I was enthralled to glance through 1277 'nineteen_digit' palindromes
as products of two pandigitals. (See WONplate 115)
I highly commend your effort and patience while discovering these
in collaboration with Peter Kogel.
At this instance, I intend to share the following finding with you
and the enthusiastic readers of your website :
When 6 * 10^{14} + 3 * 10^{8} is added to a distinct
20_digit palindrome, it becomes a product of two pandigitals !
12646681200218664621
+ 600000300000000
= 12647281200518664621
2961408357 * 4270698153

In my opinion, there can be a thousand or even more of these
20_digit palindromes, resulting as direct products of two pandigitals.
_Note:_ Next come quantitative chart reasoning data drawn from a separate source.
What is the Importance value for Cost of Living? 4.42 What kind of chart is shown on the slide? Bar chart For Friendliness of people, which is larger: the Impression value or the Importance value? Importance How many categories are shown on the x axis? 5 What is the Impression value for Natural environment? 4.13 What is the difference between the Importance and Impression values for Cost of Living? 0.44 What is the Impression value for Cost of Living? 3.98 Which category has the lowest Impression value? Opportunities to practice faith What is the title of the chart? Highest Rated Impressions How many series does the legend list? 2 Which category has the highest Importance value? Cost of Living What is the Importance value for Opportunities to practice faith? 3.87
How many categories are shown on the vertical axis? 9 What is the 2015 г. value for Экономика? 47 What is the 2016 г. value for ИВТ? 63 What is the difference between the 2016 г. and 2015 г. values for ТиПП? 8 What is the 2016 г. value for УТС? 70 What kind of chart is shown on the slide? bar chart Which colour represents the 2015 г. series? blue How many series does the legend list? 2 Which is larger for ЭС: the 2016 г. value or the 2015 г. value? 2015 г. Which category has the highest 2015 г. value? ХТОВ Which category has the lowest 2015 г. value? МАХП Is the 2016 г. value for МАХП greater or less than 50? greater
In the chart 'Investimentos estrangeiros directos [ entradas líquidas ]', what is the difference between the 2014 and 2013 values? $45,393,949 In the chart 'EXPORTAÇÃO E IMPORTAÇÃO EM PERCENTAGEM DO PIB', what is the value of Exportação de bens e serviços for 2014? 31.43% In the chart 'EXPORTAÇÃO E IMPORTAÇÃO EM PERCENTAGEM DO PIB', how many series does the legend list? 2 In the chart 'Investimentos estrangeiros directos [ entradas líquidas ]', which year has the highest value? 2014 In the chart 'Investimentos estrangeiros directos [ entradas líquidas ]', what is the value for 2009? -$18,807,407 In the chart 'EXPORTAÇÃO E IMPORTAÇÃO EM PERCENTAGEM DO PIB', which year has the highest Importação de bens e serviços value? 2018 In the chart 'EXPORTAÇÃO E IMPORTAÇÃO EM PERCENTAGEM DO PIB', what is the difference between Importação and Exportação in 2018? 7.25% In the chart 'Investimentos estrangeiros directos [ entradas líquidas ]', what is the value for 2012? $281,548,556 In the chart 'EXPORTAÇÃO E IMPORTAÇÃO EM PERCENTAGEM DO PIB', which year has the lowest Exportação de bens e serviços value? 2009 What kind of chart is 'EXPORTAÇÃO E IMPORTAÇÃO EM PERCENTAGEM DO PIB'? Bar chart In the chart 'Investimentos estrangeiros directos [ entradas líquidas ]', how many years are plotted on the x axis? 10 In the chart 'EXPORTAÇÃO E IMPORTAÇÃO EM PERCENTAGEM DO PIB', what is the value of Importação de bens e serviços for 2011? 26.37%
This phenomenon may be explored in the near future,
through your popular website.
The nicest ones will be displayed on this wonplate ! (pdg)
An email from B.S. Rangaswamy arrived at [ August 2, 2012 ]
" I got involved in this stupendous venture during the visit to my son
in Phoenix US in May/July 2012 and arrived at a few hints, which may
be of use to you and interested readers.
Since the search is for 20_digit palindromic products which should be
Evenly Divisible By 11, at least one of the pandigital factor is to be
EDB 11. With this I have developed an Excel Anvil to read certain
eligible products. It was possible to arrive at some Eighters not
Tenners so far. Niners do not exist due to least difference being 11.
With Eighter we mean that 8 out of the 10 digits (left vs right part)
are matching. I have dozens of eighters. Closest products found are:
3150487269 * 3406785129 = 1073303317 7133022701
( Dt 24.05.2012 and Deviation = +11000 )
3170426589 * 3428176509 = 1086878195 5918797801
( Dt 05.07.2012 and Deviation = 11000 )
(3406785129 & 3170426589 are EDB 11)
3472680519 * 3174250869 = 1102315915 5195121011
( Dt 20.09.2012 and Deviation = +11000 )
3621047859 (EDB 11) * 3104865729 = 1124286740 0477924211
( Dt 12.12.2012 (notice its rep_bi_digitality)
and difference of 1100000 )
3571604289 (EDB 11) * 3201586479 = 1143480000 0000808431
( Dt 20.12.2012 (notice the repdigital date)
This Sevenner yields a difference of +34980, a multiple of 11.
3876542109 (EDB 11) * 3247185069 = 1258784965 5694570521
( Dt 07.02.2013)
This Eighter has a difference of +308,000.
With such manual programming, it requires over thousand Full Moon
days to glance through all combinations. Suitably designed Computer
programming is essential to attempt and tackle this uphill task."